Procedures should clearly identify employees or classes of employees who will have access to electronic protected health information (EPHI). Access to EPHI must be restricted to only those employees who have a need for it to complete their job function.
The procedures must address access authorization, establishment, modification, and termination.
Entities must show that an appropriate ongoing training program regarding the handling of PHI is provided to employees performing health plan administrative functions.
Covered entities that out-source some of their business processes to a third party must ensure that their vendors also have a framework in place to comply with HIPAA requirements. Companies typically gain this assurance through clauses in the contracts stating that the vendor will meet the same data protection requirements that apply to the covered entity.
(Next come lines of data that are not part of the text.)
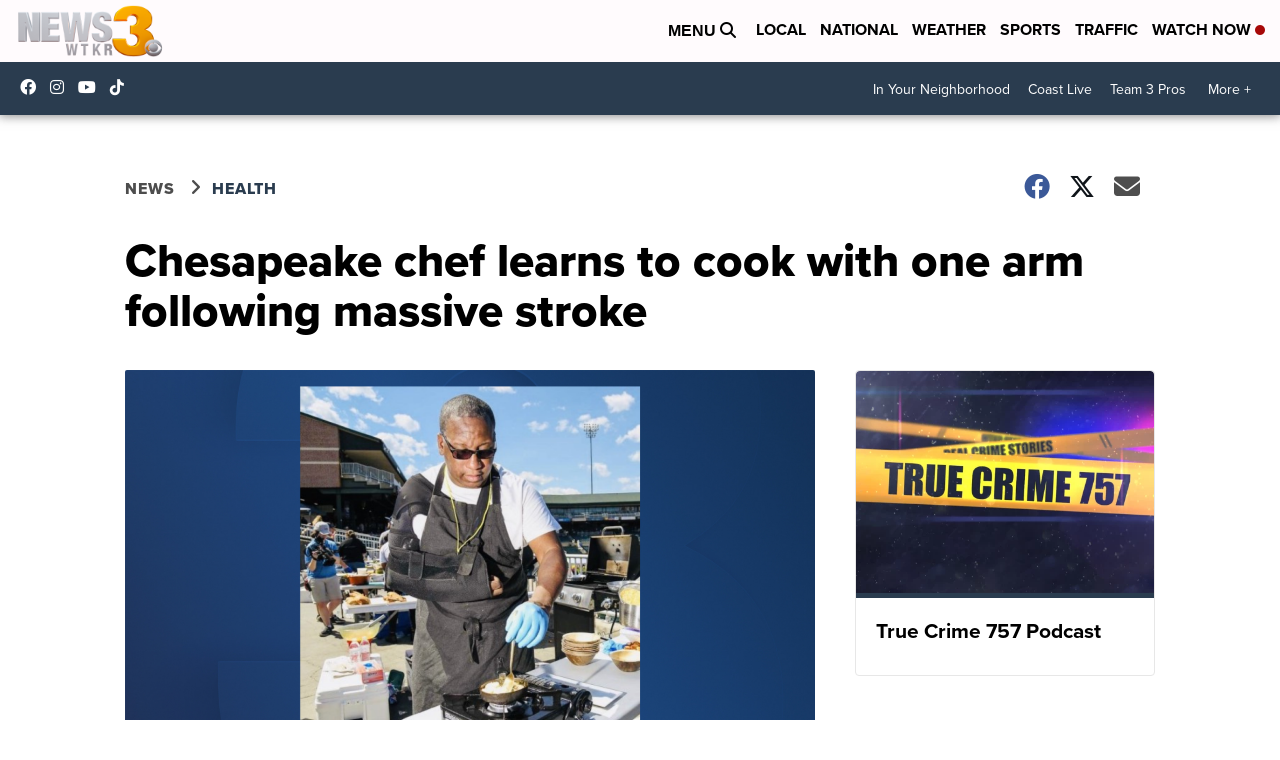

--- FILE ---
content_type: application/javascript; charset=utf-8
request_url: https://fundingchoicesmessages.google.com/f/AGSKWxVOXSQ7HlCFL7inuADGRBo2ByRMoggUZqIRjizYzGZvDouXR68E9JDAFvZ_q4fYwjYFPKDoMUv0OU8vcdjzQEbI46v4Q-ODzp1LsD6_tYs18oXOV6r6wSWiS3hry_h5tGoroFO-sbuI7bErj2XycVAwUNNf-QwWoiAf2iU6iBFvSxokKrxBkdO0yyAQ/_/adcounter..ashx?AdID=/ad-button1._adsense_/campaign/advertiser_
body_size: -1294
content:
window['1979f3ba-a627-412e-918a-9f1564124892'] = true;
Care must be taken to determine if the vendor further out-sources any data handling functions to other vendors and monitor whether appropriate contracts and controls are in place.
A contingency plan- should be in place for responding to emergencies. Covered entities are responsible for backing up their data and having disaster recovery procedures in place. The plan should document data priority and failure analysis, testing activities, and change control procedures.
Internal audits- play a key role in HIPAA compliance by reviewing operations with the goal of identifying potential security violations. Policies and procedures should specifically document the scope, frequency, and procedures of audits. Audits should be both routine and event-based.
Procedures should document instructions for addressing and responding to security breaches that are identified either during the audit or the normal course of operations.